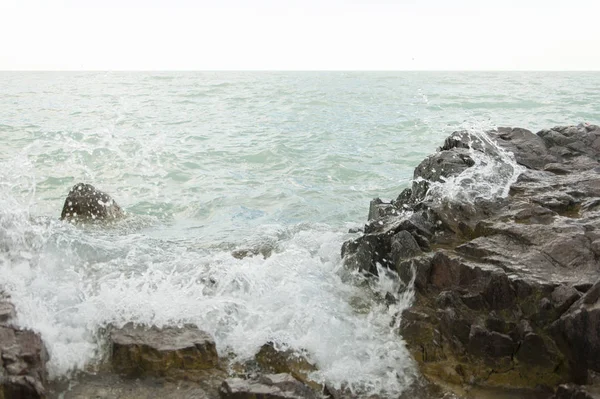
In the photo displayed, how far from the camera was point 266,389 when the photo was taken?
3637mm

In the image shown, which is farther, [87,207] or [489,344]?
[87,207]

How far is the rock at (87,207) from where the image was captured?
8695 mm

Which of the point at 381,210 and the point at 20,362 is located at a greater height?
the point at 381,210

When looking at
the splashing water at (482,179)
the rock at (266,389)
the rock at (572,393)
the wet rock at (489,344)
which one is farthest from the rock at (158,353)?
the splashing water at (482,179)

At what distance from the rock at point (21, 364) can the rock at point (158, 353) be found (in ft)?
1.74

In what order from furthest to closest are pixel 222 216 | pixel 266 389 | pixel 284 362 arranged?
1. pixel 222 216
2. pixel 284 362
3. pixel 266 389

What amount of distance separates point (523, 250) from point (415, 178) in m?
2.46

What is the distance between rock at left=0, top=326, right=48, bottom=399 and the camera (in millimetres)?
3500

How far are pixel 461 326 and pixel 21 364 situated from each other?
3.31 meters

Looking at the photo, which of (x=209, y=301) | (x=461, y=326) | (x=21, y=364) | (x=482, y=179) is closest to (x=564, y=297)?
(x=461, y=326)

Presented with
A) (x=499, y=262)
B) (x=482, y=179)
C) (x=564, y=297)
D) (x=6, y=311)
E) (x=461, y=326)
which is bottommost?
(x=461, y=326)

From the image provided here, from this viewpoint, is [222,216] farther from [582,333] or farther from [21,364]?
[582,333]

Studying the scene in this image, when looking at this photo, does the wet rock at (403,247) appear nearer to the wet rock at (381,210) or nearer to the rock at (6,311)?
the wet rock at (381,210)

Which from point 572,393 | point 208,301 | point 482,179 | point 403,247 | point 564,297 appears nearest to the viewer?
point 572,393
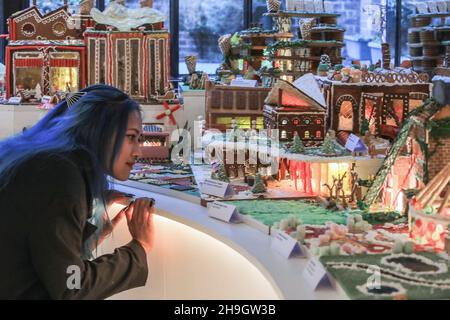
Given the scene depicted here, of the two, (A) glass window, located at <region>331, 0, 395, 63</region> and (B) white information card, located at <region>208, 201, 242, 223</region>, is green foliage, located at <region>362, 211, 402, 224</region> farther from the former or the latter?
(A) glass window, located at <region>331, 0, 395, 63</region>

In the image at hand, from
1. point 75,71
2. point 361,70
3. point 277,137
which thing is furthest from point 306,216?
point 75,71

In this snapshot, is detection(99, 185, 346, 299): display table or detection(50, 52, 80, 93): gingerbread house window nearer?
detection(99, 185, 346, 299): display table

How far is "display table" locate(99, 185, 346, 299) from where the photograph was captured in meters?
2.89

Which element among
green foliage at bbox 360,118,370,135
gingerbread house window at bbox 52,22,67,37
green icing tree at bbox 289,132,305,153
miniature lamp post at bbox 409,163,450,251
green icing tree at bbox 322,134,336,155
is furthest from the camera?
gingerbread house window at bbox 52,22,67,37

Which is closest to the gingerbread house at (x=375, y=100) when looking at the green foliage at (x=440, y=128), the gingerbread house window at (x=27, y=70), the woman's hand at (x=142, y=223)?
the green foliage at (x=440, y=128)

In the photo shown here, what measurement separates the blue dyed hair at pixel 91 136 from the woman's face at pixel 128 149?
27 millimetres

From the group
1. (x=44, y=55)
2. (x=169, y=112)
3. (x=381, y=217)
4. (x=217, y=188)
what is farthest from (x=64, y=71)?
(x=381, y=217)

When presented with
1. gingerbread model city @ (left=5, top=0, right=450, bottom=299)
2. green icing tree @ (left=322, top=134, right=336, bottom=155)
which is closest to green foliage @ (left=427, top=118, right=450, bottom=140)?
gingerbread model city @ (left=5, top=0, right=450, bottom=299)

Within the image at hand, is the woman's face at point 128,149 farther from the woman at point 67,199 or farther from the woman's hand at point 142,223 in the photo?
the woman's hand at point 142,223

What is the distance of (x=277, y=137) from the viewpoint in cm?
469

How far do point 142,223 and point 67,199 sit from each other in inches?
22.4

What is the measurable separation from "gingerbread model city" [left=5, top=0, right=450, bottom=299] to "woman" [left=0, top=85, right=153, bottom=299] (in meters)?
0.81

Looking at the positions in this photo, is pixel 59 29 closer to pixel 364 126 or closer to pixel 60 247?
pixel 364 126

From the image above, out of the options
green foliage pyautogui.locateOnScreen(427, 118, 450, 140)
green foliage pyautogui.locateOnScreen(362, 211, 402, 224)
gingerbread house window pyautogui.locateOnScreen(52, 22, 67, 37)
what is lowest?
green foliage pyautogui.locateOnScreen(362, 211, 402, 224)
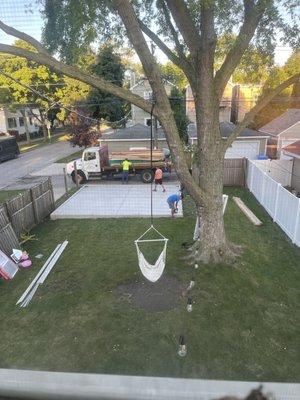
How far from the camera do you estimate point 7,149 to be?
30.2 metres

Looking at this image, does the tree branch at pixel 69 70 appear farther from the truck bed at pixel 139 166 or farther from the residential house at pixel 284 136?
the residential house at pixel 284 136

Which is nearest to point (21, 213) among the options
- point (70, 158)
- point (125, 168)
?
point (125, 168)

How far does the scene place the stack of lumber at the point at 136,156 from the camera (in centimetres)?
2011

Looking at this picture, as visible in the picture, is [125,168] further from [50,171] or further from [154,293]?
[154,293]

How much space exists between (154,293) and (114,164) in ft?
43.8

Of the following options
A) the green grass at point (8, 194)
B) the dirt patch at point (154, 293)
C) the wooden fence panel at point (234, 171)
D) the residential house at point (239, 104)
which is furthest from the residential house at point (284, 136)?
the dirt patch at point (154, 293)

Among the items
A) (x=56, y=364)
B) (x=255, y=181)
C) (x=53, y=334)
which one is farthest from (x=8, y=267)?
(x=255, y=181)

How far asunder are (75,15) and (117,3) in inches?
82.7

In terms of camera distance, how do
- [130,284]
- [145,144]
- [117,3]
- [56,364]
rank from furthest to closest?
[145,144] → [130,284] → [117,3] → [56,364]

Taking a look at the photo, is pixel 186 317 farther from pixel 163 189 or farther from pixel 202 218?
pixel 163 189

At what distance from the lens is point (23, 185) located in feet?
68.4

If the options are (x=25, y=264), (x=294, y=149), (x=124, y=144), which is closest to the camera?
(x=25, y=264)

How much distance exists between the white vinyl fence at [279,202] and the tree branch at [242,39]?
4.48m

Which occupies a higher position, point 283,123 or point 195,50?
point 195,50
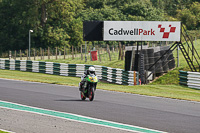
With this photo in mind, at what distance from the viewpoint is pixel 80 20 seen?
82.9 m

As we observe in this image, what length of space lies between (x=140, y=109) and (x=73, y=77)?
2072 centimetres

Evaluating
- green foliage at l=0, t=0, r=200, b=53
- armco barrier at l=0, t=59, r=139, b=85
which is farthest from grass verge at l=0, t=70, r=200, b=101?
green foliage at l=0, t=0, r=200, b=53

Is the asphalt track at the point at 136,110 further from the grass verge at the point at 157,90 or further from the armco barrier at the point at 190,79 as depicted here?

....................

Rewrite all of the items above, replacing every occurrence of "armco barrier" with "guardrail" and leaving everything else unchanged. Omit the pictures from your answer.

In the photo displayed, how far from the camera was point 266,389 when the photo was taken?
3637mm

In the image shown, which is farther, [87,207] or [489,344]?
[87,207]

How far is the rock at (87,207) from where the image was captured?
8695 mm

Which of the point at 381,210 and the point at 20,362 is located at a greater height?
the point at 381,210

When looking at
the splashing water at (482,179)
the rock at (266,389)
the rock at (572,393)
the wet rock at (489,344)
which one is farthest from the rock at (158,353)?
the splashing water at (482,179)

At what distance from the rock at point (21, 364) can the rock at point (158, 353) be found (in ft)?
1.74

In what order from furthest to closest are pixel 222 216 | pixel 266 389 | pixel 284 362 arranged?
1. pixel 222 216
2. pixel 284 362
3. pixel 266 389

What amount of distance separates point (523, 250) from point (415, 178) in m?
2.46

What is the distance between rock at left=0, top=326, right=48, bottom=399 and the camera (in millimetres)?
3500

How far are pixel 461 326 and pixel 21 364 situated from each other?
3.31 meters

Looking at the photo, which of (x=209, y=301) | (x=461, y=326) | (x=21, y=364) | (x=482, y=179) is closest to (x=564, y=297)?
(x=461, y=326)

Presented with
A) (x=499, y=262)
B) (x=482, y=179)
C) (x=564, y=297)
D) (x=6, y=311)
E) (x=461, y=326)
which is bottommost?
(x=461, y=326)

From the image provided here, from this viewpoint, is [222,216] farther from [582,333] or farther from [21,364]?
[582,333]

Studying the scene in this image, when looking at this photo, does the wet rock at (403,247) appear nearer to the wet rock at (381,210) or nearer to the rock at (6,311)?
the wet rock at (381,210)

Which from point 572,393 | point 208,301 | point 482,179 | point 403,247 | point 564,297 appears nearest to the viewer?
point 572,393
Given the scene depicted here, of the two, (A) glass window, located at <region>331, 0, 395, 63</region> and (B) white information card, located at <region>208, 201, 242, 223</region>, is green foliage, located at <region>362, 211, 402, 224</region> farther from the former or the latter?
(A) glass window, located at <region>331, 0, 395, 63</region>

In the image at hand, from
1. point 75,71
2. point 361,70
3. point 277,137
which thing is furthest from point 306,216?
point 75,71

In this snapshot, is detection(99, 185, 346, 299): display table or detection(50, 52, 80, 93): gingerbread house window nearer?
detection(99, 185, 346, 299): display table

How far is "display table" locate(99, 185, 346, 299) from where the photograph was captured in meters?
2.89

Which element among
green foliage at bbox 360,118,370,135
gingerbread house window at bbox 52,22,67,37
green icing tree at bbox 289,132,305,153
miniature lamp post at bbox 409,163,450,251
green icing tree at bbox 322,134,336,155
is furthest from the camera?
gingerbread house window at bbox 52,22,67,37

Which is closest to the gingerbread house at (x=375, y=100) when looking at the green foliage at (x=440, y=128), the gingerbread house window at (x=27, y=70), the woman's hand at (x=142, y=223)?
the green foliage at (x=440, y=128)

In the photo shown here, what measurement separates the blue dyed hair at pixel 91 136 from the woman's face at pixel 128 149?
27 millimetres

From the group
1. (x=44, y=55)
2. (x=169, y=112)
3. (x=381, y=217)
4. (x=217, y=188)
what is farthest from (x=64, y=71)?
(x=381, y=217)

When presented with
1. gingerbread model city @ (left=5, top=0, right=450, bottom=299)
2. green icing tree @ (left=322, top=134, right=336, bottom=155)
which is closest to green foliage @ (left=427, top=118, right=450, bottom=140)?
gingerbread model city @ (left=5, top=0, right=450, bottom=299)

Within the image at hand, is the woman's face at point 128,149 farther from the woman at point 67,199 or farther from the woman's hand at point 142,223 in the photo?
the woman's hand at point 142,223

What is the distance of (x=277, y=137) from the viewpoint in cm?
469

How far do point 142,223 and point 67,199 sit from each other in inches?
22.4

What is the measurable separation from "gingerbread model city" [left=5, top=0, right=450, bottom=299] to "woman" [left=0, top=85, right=153, bottom=299] (in meters)?
0.81

Looking at the positions in this photo, is pixel 59 29 closer to pixel 364 126 or closer to pixel 60 247?
pixel 364 126

From the image above, out of the options
green foliage pyautogui.locateOnScreen(427, 118, 450, 140)
green foliage pyautogui.locateOnScreen(362, 211, 402, 224)
gingerbread house window pyautogui.locateOnScreen(52, 22, 67, 37)
what is lowest?
green foliage pyautogui.locateOnScreen(362, 211, 402, 224)
How far from the camera do you estimate point 7,149 to be?
30.2 metres

Looking at this image, does the tree branch at pixel 69 70 appear farther from the truck bed at pixel 139 166 or farther from the residential house at pixel 284 136?
the residential house at pixel 284 136

Which is nearest to point (21, 213) among the options
- point (70, 158)
- point (125, 168)
?
point (125, 168)

How far does the scene place the stack of lumber at the point at 136,156 from the camera (in centimetres)?
2011

Looking at this picture, as visible in the picture, is [125,168] further from [50,171] or further from [154,293]?
[154,293]

How much space exists between (154,293) and (114,164) in ft?
43.8

Of the following options
A) the green grass at point (8, 194)
B) the dirt patch at point (154, 293)
C) the wooden fence panel at point (234, 171)
D) the residential house at point (239, 104)
which is furthest from the residential house at point (284, 136)?
the dirt patch at point (154, 293)

Among the items
A) (x=56, y=364)
B) (x=255, y=181)
C) (x=53, y=334)
which one is farthest from (x=8, y=267)?
(x=255, y=181)

How far asunder are (75,15) and (117,3) in inches?
82.7

In terms of camera distance, how do
- [130,284]
- [145,144]
- [117,3]
- [56,364]
rank from furthest to closest?
[145,144] → [130,284] → [117,3] → [56,364]

Taking a look at the photo, is pixel 186 317 farther from pixel 163 189 or farther from pixel 202 218?
pixel 163 189

At what distance from the lens is point (23, 185) located in feet?
68.4

If the options are (x=25, y=264), (x=294, y=149), (x=124, y=144), which is closest to the camera?
(x=25, y=264)

How much distance exists between the white vinyl fence at [279,202] and the tree branch at [242,39]?
4.48m

Which occupies a higher position, point 283,123 or point 195,50?
point 195,50
With this photo in mind, at what distance from the viewpoint is pixel 80 20 seen?
82.9 m

As we observe in this image, what length of space lies between (x=140, y=109) and (x=73, y=77)?
2072 centimetres

Evaluating
- green foliage at l=0, t=0, r=200, b=53
- guardrail at l=0, t=59, r=139, b=85
which is farthest from grass verge at l=0, t=70, r=200, b=101?
green foliage at l=0, t=0, r=200, b=53

Is the asphalt track at the point at 136,110 further from the grass verge at the point at 157,90 or further from the guardrail at the point at 190,79 as depicted here?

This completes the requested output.